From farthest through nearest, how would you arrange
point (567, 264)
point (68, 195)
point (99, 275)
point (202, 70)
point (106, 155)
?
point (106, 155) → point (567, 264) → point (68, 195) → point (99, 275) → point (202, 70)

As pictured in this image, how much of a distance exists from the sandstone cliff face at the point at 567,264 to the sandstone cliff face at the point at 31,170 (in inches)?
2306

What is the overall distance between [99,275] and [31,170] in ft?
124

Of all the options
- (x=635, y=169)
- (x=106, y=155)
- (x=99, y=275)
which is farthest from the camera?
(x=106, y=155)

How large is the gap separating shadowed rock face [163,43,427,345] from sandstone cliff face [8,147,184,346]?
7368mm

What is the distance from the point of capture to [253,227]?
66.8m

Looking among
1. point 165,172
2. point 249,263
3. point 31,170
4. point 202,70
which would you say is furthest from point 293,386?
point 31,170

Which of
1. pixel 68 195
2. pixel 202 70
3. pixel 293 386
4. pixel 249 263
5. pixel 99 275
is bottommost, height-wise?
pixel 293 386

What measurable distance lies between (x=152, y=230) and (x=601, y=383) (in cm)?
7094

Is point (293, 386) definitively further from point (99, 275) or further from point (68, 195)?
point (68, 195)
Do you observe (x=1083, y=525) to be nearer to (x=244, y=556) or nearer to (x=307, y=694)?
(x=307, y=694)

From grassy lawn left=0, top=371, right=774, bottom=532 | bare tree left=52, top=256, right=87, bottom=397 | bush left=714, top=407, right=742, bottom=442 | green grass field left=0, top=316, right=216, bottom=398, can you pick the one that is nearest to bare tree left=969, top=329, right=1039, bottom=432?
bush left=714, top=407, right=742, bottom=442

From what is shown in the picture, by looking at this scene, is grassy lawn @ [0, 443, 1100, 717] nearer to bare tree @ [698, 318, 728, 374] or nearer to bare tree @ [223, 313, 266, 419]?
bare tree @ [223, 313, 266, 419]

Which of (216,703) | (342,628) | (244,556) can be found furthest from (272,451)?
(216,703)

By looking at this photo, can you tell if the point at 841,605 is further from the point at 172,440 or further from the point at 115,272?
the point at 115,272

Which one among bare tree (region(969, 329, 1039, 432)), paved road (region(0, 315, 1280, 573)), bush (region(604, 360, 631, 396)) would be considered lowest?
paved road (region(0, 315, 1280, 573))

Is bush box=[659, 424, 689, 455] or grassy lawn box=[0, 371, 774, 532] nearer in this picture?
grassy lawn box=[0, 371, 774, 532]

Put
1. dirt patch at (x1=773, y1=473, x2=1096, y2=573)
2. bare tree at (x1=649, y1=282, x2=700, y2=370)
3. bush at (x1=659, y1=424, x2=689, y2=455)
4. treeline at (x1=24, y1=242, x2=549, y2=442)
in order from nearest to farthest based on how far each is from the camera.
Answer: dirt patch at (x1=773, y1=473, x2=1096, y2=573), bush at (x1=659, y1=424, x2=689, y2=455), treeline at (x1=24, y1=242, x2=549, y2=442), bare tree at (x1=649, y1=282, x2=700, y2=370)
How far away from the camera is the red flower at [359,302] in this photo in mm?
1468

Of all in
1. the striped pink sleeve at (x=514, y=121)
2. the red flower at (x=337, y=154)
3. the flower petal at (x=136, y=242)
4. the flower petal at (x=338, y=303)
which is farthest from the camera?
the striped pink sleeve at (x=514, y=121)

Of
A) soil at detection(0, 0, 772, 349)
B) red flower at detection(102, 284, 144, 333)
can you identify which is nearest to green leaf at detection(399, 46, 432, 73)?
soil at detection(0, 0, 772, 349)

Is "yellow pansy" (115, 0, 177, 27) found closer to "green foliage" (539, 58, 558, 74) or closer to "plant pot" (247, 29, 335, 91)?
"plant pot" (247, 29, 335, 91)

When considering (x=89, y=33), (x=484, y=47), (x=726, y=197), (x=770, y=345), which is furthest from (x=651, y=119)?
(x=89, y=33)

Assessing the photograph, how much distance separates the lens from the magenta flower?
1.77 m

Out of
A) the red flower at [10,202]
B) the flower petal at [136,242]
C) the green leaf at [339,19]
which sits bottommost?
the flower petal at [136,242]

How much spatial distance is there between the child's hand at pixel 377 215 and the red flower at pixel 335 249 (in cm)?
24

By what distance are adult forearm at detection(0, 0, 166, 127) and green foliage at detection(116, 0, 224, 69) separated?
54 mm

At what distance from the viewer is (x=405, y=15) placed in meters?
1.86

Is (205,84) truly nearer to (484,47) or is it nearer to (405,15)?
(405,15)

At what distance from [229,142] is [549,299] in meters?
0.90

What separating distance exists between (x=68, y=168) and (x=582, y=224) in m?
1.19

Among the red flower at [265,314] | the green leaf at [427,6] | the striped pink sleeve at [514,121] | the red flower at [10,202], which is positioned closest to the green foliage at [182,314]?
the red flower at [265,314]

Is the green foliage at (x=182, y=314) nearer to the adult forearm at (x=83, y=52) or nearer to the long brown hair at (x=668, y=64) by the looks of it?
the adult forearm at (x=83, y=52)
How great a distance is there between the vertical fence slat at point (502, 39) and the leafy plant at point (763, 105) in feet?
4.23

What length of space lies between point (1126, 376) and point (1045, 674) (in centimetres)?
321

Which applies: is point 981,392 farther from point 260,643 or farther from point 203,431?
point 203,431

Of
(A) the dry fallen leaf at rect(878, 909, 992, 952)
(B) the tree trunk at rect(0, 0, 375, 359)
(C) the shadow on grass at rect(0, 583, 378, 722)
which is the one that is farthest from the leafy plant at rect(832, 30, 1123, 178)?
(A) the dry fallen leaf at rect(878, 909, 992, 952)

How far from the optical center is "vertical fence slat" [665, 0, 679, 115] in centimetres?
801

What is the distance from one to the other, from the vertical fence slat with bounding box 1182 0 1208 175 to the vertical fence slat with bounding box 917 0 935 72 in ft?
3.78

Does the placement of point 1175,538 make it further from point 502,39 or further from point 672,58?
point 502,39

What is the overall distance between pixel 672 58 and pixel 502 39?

Gestellte Aufgabe: Sammeln Sie aus den obigen Zeilen jede Zeile, die das Wort „plant“ enthält, und geben Sie diese unverändert wieder.

Lösung der Aufgabe:
Is "yellow pansy" (115, 0, 177, 27) found closer to "green foliage" (539, 58, 558, 74) or closer to "plant pot" (247, 29, 335, 91)?
"plant pot" (247, 29, 335, 91)
How great a distance is there between the vertical fence slat at point (502, 39) and the leafy plant at point (763, 105) in feet?
which is the one that is farthest from the leafy plant at rect(832, 30, 1123, 178)?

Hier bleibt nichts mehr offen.